+++ RAW DATA

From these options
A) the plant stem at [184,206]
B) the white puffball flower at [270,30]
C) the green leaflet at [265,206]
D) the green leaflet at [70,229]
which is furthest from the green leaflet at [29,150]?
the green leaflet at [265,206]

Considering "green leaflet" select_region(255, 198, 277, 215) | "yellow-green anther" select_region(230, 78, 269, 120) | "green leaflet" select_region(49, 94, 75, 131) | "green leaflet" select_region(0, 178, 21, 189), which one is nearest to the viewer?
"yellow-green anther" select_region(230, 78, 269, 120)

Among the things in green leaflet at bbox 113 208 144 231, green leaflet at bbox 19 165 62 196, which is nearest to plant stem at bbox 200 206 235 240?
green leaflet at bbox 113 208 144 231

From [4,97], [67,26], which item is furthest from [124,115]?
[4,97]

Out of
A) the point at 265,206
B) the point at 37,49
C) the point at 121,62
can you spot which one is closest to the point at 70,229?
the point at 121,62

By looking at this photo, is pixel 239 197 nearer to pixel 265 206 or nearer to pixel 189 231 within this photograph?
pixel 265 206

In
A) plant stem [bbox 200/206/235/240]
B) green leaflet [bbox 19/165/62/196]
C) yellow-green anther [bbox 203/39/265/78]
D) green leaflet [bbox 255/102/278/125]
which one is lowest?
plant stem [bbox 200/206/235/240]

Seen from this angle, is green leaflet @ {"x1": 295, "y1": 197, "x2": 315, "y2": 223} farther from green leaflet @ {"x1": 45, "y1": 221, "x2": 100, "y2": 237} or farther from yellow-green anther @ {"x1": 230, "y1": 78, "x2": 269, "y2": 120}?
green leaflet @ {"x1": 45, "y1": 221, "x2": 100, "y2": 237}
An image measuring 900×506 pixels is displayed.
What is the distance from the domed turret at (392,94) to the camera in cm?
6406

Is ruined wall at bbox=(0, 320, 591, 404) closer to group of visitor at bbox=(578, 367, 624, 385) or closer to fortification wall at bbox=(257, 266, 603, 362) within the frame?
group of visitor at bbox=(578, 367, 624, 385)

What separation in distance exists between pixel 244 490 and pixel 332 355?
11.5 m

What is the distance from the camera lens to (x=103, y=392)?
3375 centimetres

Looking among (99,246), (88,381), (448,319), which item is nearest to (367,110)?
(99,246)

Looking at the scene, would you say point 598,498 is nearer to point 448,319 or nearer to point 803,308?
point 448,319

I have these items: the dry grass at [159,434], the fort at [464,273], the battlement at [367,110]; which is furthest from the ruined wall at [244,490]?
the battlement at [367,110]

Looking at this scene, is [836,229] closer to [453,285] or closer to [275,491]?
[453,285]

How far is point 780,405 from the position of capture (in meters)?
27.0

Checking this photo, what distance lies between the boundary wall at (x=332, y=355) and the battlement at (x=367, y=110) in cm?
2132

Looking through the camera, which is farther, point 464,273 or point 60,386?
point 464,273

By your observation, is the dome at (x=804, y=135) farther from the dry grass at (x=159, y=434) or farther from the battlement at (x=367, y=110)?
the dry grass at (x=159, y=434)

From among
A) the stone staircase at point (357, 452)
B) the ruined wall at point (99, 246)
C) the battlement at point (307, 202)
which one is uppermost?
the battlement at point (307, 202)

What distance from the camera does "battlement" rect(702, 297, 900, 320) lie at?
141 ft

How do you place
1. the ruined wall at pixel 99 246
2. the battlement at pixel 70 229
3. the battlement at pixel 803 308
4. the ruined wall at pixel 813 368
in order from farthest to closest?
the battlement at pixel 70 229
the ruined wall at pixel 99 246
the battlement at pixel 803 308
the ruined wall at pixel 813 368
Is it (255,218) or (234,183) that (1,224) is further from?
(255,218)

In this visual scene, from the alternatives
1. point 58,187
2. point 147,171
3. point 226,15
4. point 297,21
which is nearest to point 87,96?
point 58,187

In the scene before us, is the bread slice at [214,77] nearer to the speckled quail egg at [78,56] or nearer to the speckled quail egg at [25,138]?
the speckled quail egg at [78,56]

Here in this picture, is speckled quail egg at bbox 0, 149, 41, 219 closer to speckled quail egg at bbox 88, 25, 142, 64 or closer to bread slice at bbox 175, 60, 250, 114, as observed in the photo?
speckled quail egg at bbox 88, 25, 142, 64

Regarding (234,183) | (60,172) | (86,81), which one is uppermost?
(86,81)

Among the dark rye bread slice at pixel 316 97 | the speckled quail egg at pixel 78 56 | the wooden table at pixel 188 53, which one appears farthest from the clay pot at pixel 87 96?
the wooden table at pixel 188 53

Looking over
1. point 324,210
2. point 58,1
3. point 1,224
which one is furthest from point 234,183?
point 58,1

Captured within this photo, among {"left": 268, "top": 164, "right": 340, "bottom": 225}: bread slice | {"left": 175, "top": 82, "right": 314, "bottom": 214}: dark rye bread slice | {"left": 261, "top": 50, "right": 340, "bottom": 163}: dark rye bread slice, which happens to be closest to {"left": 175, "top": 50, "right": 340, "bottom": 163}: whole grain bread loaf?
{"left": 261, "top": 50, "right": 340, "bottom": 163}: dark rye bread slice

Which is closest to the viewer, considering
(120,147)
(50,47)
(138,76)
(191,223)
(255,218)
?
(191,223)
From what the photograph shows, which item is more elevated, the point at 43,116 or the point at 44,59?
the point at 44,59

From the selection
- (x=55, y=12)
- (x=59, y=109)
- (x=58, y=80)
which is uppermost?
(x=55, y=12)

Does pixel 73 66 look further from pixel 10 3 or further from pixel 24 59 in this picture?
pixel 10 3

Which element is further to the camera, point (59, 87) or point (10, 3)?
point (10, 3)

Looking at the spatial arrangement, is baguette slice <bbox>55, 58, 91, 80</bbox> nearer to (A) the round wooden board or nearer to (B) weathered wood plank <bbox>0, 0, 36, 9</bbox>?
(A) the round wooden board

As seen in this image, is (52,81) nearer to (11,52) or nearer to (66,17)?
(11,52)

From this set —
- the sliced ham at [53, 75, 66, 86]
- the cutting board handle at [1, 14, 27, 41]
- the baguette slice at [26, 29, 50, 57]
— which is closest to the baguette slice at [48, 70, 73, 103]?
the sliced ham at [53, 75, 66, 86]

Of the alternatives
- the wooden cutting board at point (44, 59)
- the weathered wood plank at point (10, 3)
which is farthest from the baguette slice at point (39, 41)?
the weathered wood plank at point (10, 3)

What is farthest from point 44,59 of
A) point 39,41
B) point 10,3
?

++++++

● AIM OF THE EXERCISE: Nothing in the listing may be changed; retype it all exactly.

● SOLUTION FOR THIS TASK:
From these options
A) the plant stem at [184,206]
B) the white puffball flower at [270,30]
C) the green leaflet at [265,206]
D) the green leaflet at [70,229]
which is furthest from the green leaflet at [29,150]?
the green leaflet at [265,206]

Considering "green leaflet" select_region(255, 198, 277, 215) | "yellow-green anther" select_region(230, 78, 269, 120) | "green leaflet" select_region(49, 94, 75, 131) | "green leaflet" select_region(0, 178, 21, 189), which one is nearest to the viewer?
"yellow-green anther" select_region(230, 78, 269, 120)

Among the things in green leaflet at bbox 113 208 144 231, green leaflet at bbox 19 165 62 196, which is nearest to plant stem at bbox 200 206 235 240?
green leaflet at bbox 113 208 144 231

From [4,97], [67,26], which item is furthest from [124,115]?
[4,97]

Out of
A) the point at 265,206
B) the point at 37,49
C) the point at 121,62
can you spot which one is closest to the point at 70,229?
the point at 121,62

By looking at this photo, is pixel 239 197 nearer to pixel 265 206 or nearer to pixel 189 231 within this photograph?
pixel 265 206

In
A) plant stem [bbox 200/206/235/240]
B) green leaflet [bbox 19/165/62/196]
C) yellow-green anther [bbox 203/39/265/78]
D) green leaflet [bbox 255/102/278/125]
which one is lowest?
plant stem [bbox 200/206/235/240]

Seen from this angle, is green leaflet @ {"x1": 295, "y1": 197, "x2": 315, "y2": 223} farther from green leaflet @ {"x1": 45, "y1": 221, "x2": 100, "y2": 237} or farther from yellow-green anther @ {"x1": 230, "y1": 78, "x2": 269, "y2": 120}?
green leaflet @ {"x1": 45, "y1": 221, "x2": 100, "y2": 237}
An image measuring 900×506 pixels is displayed.
What is the distance from the domed turret at (392,94) to the camera in cm?
6406

Is ruined wall at bbox=(0, 320, 591, 404) closer to group of visitor at bbox=(578, 367, 624, 385) or closer to fortification wall at bbox=(257, 266, 603, 362) within the frame?
group of visitor at bbox=(578, 367, 624, 385)

What separation in distance exists between pixel 244 490 and pixel 332 355?
11.5 m

What is the distance from the camera lens to (x=103, y=392)?
3375 centimetres

Looking among (99,246), (88,381), (448,319), which item is nearest to (367,110)?
(99,246)

Looking at the scene, would you say point 598,498 is nearer to point 448,319 or nearer to point 803,308?
point 448,319

I have these items: the dry grass at [159,434], the fort at [464,273], the battlement at [367,110]; which is furthest from the ruined wall at [244,490]?
the battlement at [367,110]

Looking at this scene, is [836,229] closer to [453,285] or closer to [275,491]?
[453,285]

How far is point 780,405 from the position of capture (in meters)?
27.0

Checking this photo, what distance lies between the boundary wall at (x=332, y=355) and the battlement at (x=367, y=110) in cm?
2132

Looking through the camera, which is farther, point 464,273 or point 60,386?
point 464,273

By your observation, is the dome at (x=804, y=135) farther from the dry grass at (x=159, y=434) or farther from the battlement at (x=367, y=110)?
the dry grass at (x=159, y=434)

From among
A) the stone staircase at point (357, 452)
B) the ruined wall at point (99, 246)
C) the battlement at point (307, 202)
which one is uppermost?
the battlement at point (307, 202)

What distance from the camera does "battlement" rect(702, 297, 900, 320) lie at?
141 ft

How do you place
1. the ruined wall at pixel 99 246
2. the battlement at pixel 70 229
3. the battlement at pixel 803 308
4. the ruined wall at pixel 813 368
in order from farthest to closest?
the battlement at pixel 70 229
the ruined wall at pixel 99 246
the battlement at pixel 803 308
the ruined wall at pixel 813 368
Is it (255,218) or (234,183) that (1,224) is further from?
(255,218)

In this visual scene, from the alternatives
1. point 58,187
2. point 147,171
3. point 226,15
4. point 297,21
which is nearest to point 87,96?
point 58,187

In the scene before us, is the bread slice at [214,77] nearer to the speckled quail egg at [78,56] or nearer to the speckled quail egg at [25,138]?
the speckled quail egg at [78,56]

Here in this picture, is speckled quail egg at bbox 0, 149, 41, 219 closer to speckled quail egg at bbox 88, 25, 142, 64 or closer to bread slice at bbox 175, 60, 250, 114, as observed in the photo?
speckled quail egg at bbox 88, 25, 142, 64

Regarding (234,183) | (60,172) | (86,81), which one is uppermost?
(86,81)

Among the dark rye bread slice at pixel 316 97 | the speckled quail egg at pixel 78 56 | the wooden table at pixel 188 53, which one appears farthest from the clay pot at pixel 87 96?
the wooden table at pixel 188 53

Looking over
1. point 324,210
2. point 58,1
3. point 1,224
which one is furthest from point 234,183?
point 58,1

Captured within this photo, among {"left": 268, "top": 164, "right": 340, "bottom": 225}: bread slice | {"left": 175, "top": 82, "right": 314, "bottom": 214}: dark rye bread slice | {"left": 261, "top": 50, "right": 340, "bottom": 163}: dark rye bread slice, which happens to be closest to {"left": 175, "top": 50, "right": 340, "bottom": 163}: whole grain bread loaf?
{"left": 261, "top": 50, "right": 340, "bottom": 163}: dark rye bread slice

Which is closest to the viewer, considering
(120,147)
(50,47)
(138,76)
(191,223)
(255,218)
?
(191,223)
From what the photograph shows, which item is more elevated, the point at 43,116 or the point at 44,59?
the point at 44,59

From the selection
- (x=55, y=12)
- (x=59, y=109)
- (x=58, y=80)
which is uppermost?
(x=55, y=12)

Does pixel 73 66 look further from pixel 10 3 or further from pixel 24 59 in this picture?
pixel 10 3

Which element is further to the camera, point (59, 87) or point (10, 3)?
point (10, 3)

Looking at the spatial arrangement, is baguette slice <bbox>55, 58, 91, 80</bbox> nearer to (A) the round wooden board or nearer to (B) weathered wood plank <bbox>0, 0, 36, 9</bbox>?
(A) the round wooden board

As seen in this image, is (52,81) nearer to (11,52) or nearer to (66,17)?
(11,52)

From this set —
- the sliced ham at [53, 75, 66, 86]
- the cutting board handle at [1, 14, 27, 41]
- the baguette slice at [26, 29, 50, 57]
— which is closest to the baguette slice at [48, 70, 73, 103]?
the sliced ham at [53, 75, 66, 86]

Of the alternatives
- the wooden cutting board at point (44, 59)
- the weathered wood plank at point (10, 3)
which is farthest from the baguette slice at point (39, 41)?
the weathered wood plank at point (10, 3)

What is farthest from point 44,59 of
A) point 39,41
B) point 10,3
?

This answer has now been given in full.